Align evaluator metric mapping for standardized single-metric outputs by Copilot · Pull Request #46900 · Azure/azure-sdk-for-python

Copilot · 2026-05-14T20:33:05Z

DocumentRetrievalEvaluator and RougeScoreEvaluator were updated to emit standardized single-primary-metric outputs, but _EvaluatorMetricMapping.EVALUATOR_NAME_METRICS_MAPPINGS still pointed to legacy multi-metric lists. This caused AOAI conversion paths to treat non-emitted metrics as primary/expected.

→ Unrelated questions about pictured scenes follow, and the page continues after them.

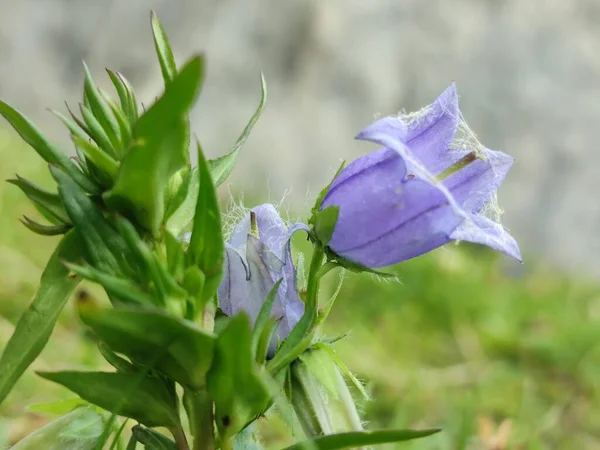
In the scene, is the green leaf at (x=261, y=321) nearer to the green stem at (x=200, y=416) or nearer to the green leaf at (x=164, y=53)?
the green stem at (x=200, y=416)

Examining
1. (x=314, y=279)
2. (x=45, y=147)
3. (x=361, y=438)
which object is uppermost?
(x=45, y=147)

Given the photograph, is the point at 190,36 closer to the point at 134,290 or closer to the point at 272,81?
the point at 272,81

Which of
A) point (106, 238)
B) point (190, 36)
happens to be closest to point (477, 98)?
point (190, 36)

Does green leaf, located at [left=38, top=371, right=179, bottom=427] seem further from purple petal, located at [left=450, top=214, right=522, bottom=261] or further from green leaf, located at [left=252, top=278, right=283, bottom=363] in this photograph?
purple petal, located at [left=450, top=214, right=522, bottom=261]

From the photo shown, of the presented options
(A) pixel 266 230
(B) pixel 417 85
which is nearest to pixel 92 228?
(A) pixel 266 230

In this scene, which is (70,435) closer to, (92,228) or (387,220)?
(92,228)

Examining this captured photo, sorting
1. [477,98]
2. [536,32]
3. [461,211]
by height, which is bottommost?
[461,211]
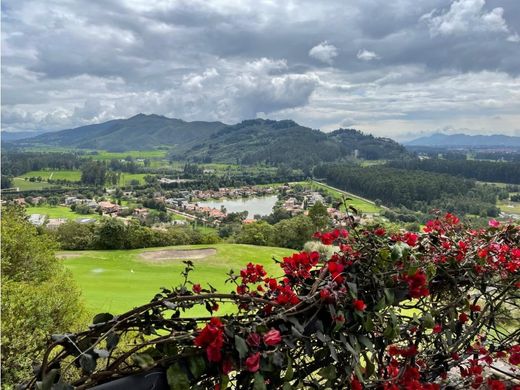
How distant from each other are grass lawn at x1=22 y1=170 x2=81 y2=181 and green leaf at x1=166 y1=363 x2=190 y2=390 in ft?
335

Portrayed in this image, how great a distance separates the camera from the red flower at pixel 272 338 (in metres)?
1.06

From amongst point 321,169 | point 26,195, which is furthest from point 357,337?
point 321,169

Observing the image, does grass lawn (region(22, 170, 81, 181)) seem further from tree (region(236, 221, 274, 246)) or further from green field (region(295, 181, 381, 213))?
tree (region(236, 221, 274, 246))

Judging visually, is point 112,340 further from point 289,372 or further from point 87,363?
point 289,372

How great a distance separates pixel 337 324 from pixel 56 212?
196 feet

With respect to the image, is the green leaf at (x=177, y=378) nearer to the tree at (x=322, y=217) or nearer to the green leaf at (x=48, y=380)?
the green leaf at (x=48, y=380)

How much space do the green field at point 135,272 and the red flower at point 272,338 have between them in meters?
13.7

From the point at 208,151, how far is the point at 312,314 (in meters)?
178

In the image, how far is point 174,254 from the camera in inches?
1037

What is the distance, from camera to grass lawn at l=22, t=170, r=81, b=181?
9269 centimetres

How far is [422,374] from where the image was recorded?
1674mm

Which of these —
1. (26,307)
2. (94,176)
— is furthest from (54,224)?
(94,176)

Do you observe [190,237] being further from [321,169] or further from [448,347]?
[321,169]

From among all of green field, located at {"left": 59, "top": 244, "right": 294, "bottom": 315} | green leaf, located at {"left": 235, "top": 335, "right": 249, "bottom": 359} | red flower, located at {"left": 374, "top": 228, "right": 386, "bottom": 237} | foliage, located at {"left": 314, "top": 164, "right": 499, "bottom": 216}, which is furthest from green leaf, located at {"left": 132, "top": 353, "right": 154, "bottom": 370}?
foliage, located at {"left": 314, "top": 164, "right": 499, "bottom": 216}
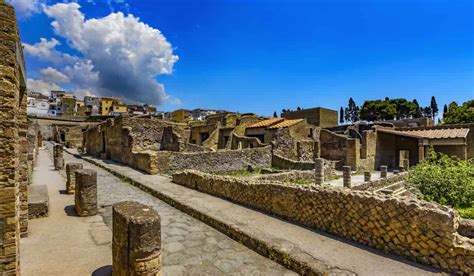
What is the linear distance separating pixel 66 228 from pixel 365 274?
5.84 m

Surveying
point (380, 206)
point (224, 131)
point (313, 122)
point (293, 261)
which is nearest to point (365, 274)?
point (293, 261)

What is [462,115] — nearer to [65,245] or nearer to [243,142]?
[243,142]

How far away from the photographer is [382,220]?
14.6ft

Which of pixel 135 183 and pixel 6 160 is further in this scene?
pixel 135 183

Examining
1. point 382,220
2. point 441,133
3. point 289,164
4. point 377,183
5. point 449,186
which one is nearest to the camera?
point 382,220

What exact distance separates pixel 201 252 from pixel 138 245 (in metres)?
1.69

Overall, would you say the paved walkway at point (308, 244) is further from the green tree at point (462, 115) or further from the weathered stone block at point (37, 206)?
the green tree at point (462, 115)

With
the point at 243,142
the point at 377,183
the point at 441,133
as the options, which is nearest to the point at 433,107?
the point at 441,133

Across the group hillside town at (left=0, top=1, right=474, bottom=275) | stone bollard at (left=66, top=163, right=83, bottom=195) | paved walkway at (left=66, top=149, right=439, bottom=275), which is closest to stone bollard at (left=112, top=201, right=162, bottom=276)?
hillside town at (left=0, top=1, right=474, bottom=275)

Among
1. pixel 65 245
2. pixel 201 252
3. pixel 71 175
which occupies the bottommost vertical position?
pixel 201 252

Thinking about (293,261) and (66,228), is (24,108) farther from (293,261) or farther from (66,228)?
(293,261)

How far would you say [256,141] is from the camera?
22.0 m

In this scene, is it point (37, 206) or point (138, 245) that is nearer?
point (138, 245)

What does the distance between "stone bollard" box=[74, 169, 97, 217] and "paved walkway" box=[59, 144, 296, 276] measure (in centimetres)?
41
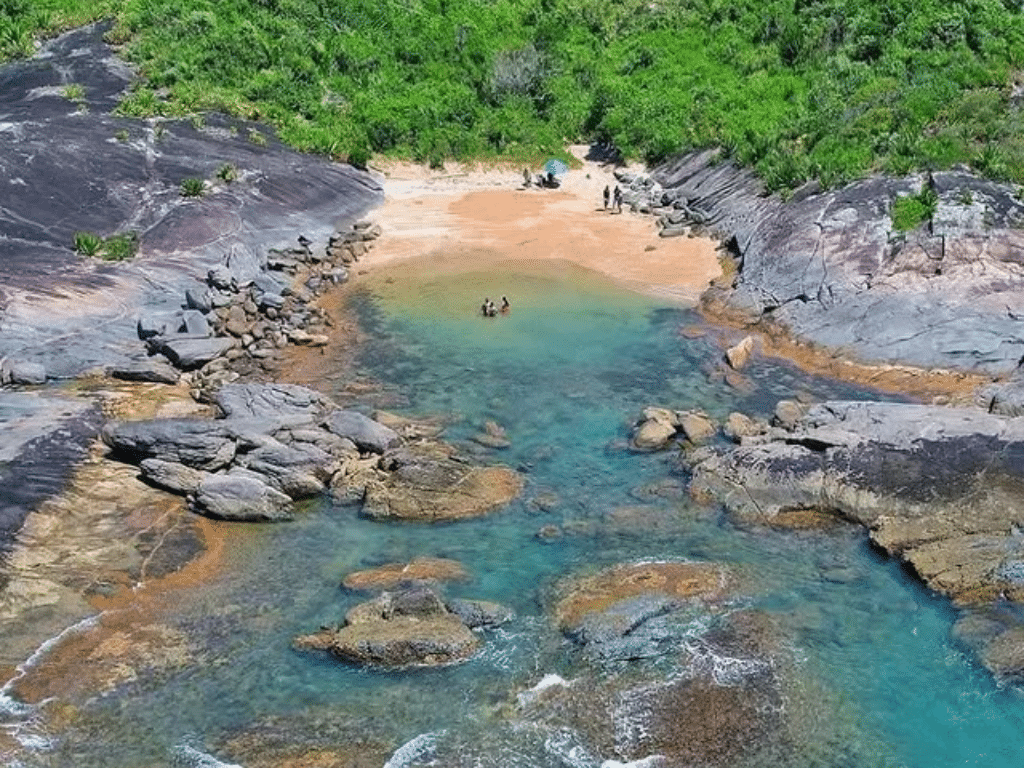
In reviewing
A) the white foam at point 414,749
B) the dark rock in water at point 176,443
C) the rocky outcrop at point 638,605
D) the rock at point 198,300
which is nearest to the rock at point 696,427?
the rocky outcrop at point 638,605

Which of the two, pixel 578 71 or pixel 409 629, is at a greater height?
pixel 578 71

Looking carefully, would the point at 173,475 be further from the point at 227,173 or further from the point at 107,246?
the point at 227,173

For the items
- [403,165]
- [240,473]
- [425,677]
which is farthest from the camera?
[403,165]

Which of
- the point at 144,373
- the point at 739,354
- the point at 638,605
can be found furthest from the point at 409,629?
the point at 739,354

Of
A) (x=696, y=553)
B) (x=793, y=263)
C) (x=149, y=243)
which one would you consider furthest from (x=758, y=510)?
(x=149, y=243)

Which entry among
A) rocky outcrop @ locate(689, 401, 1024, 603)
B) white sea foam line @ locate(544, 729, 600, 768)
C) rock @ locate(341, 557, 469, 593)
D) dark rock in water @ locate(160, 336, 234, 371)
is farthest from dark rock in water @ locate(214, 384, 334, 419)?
white sea foam line @ locate(544, 729, 600, 768)

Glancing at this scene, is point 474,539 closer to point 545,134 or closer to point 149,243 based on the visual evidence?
point 149,243

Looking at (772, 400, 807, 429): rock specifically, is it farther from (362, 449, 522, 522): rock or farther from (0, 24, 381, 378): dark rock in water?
(0, 24, 381, 378): dark rock in water

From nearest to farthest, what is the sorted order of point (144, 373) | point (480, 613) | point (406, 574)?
point (480, 613), point (406, 574), point (144, 373)
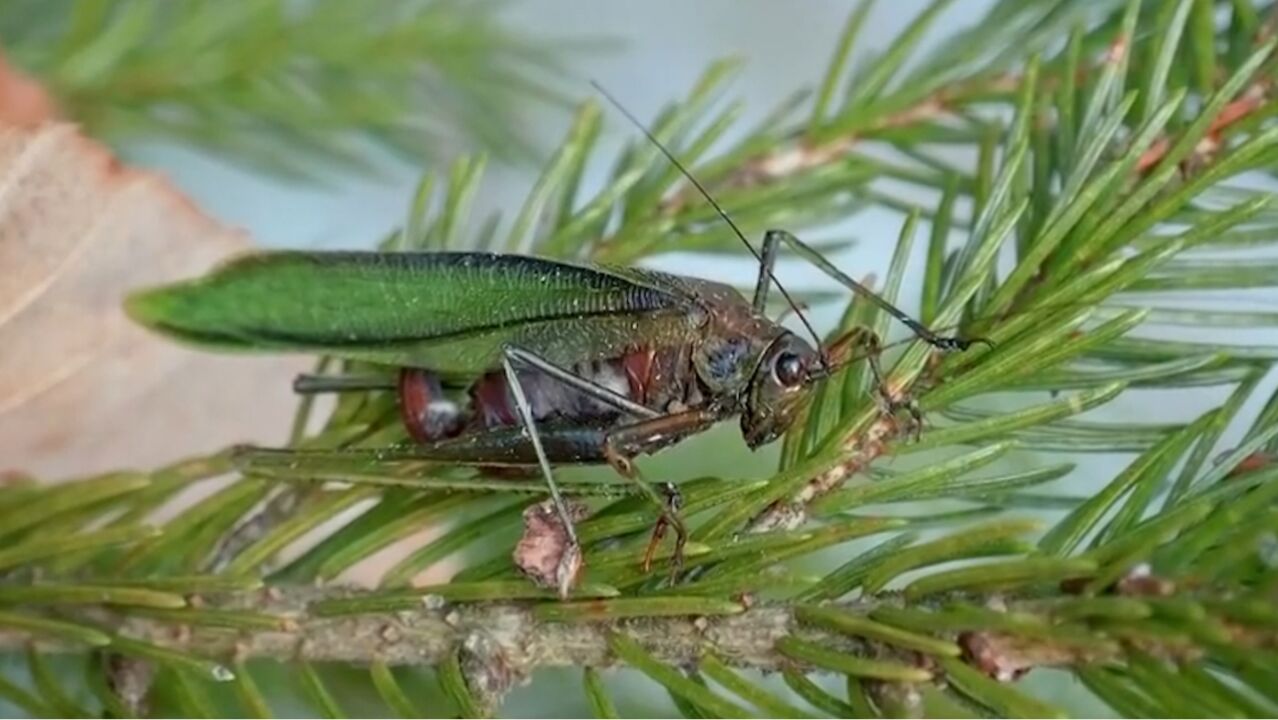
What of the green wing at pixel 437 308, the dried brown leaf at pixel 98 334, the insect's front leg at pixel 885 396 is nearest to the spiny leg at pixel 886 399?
→ the insect's front leg at pixel 885 396

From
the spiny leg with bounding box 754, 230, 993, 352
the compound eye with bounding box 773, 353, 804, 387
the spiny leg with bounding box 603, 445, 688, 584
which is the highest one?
the spiny leg with bounding box 754, 230, 993, 352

Constants alignment (_constants.py)
- Updated:
  - document_retrieval: ["document_retrieval"]
  - rouge_score: ["rouge"]
- Left all other evaluator mappings unchanged.
- Left EVAL_CLASS_NAME_MAP unchanged (DocumentRetrievalEvaluator -> document_retrieval, RougeScoreEvaluator -> rouge_score).
Changelog update (CHANGELOG.md)
- Added an unreleased breaking-change note that these evaluators now report single primary metrics, with prior sub-metrics represented under *_properties.

# before
"document_retrieval": ["xdcg@3", "ndcg@3", "fidelity", ...],
"rouge_score": ["rouge_f1_score", "rouge_precision", "rouge_recall"],

# after
"document_retrieval": ["document_retrieval"],
"rouge_score": ["rouge"],

Warning

Firewall rules blocked me from connecting to one or more addresses (expand for details)

I tried to connect to the following addresses, but was blocked by firewall rules:

pypi.org
- Triggering command: /home/REDACTED/work/azure-sdk-for-python/azure-sdk-for-python/.venv/bin/python /home/REDACTED/work/azure-sdk-for-python/azure-sdk-for-python/.venv/bin/python /home/REDACTED/work/azure-sdk-for-python/azure-sdk-for-python/.venv/lib/python3.10/site-packages/pip/__pip-REDACTED__.py install --ignore-installed --no-user --prefix /tmp/pip-build-env-chn4lfg6/overlay --no-warn-script-location --no-binary :none: --only-binary :none: -i REDACTED -- setuptools>=40.8.0 (dns block)
scanning-api.github.com
- Triggering command: /home/REDACTED/work/_temp/ghcca-node/node/bin/node /home/REDACTED/work/_temp/ghcca-node/node/bin/node --enable-source-maps /home/REDACTED/work/_temp/copilot-developer-action-main/dist/index.js (dns block)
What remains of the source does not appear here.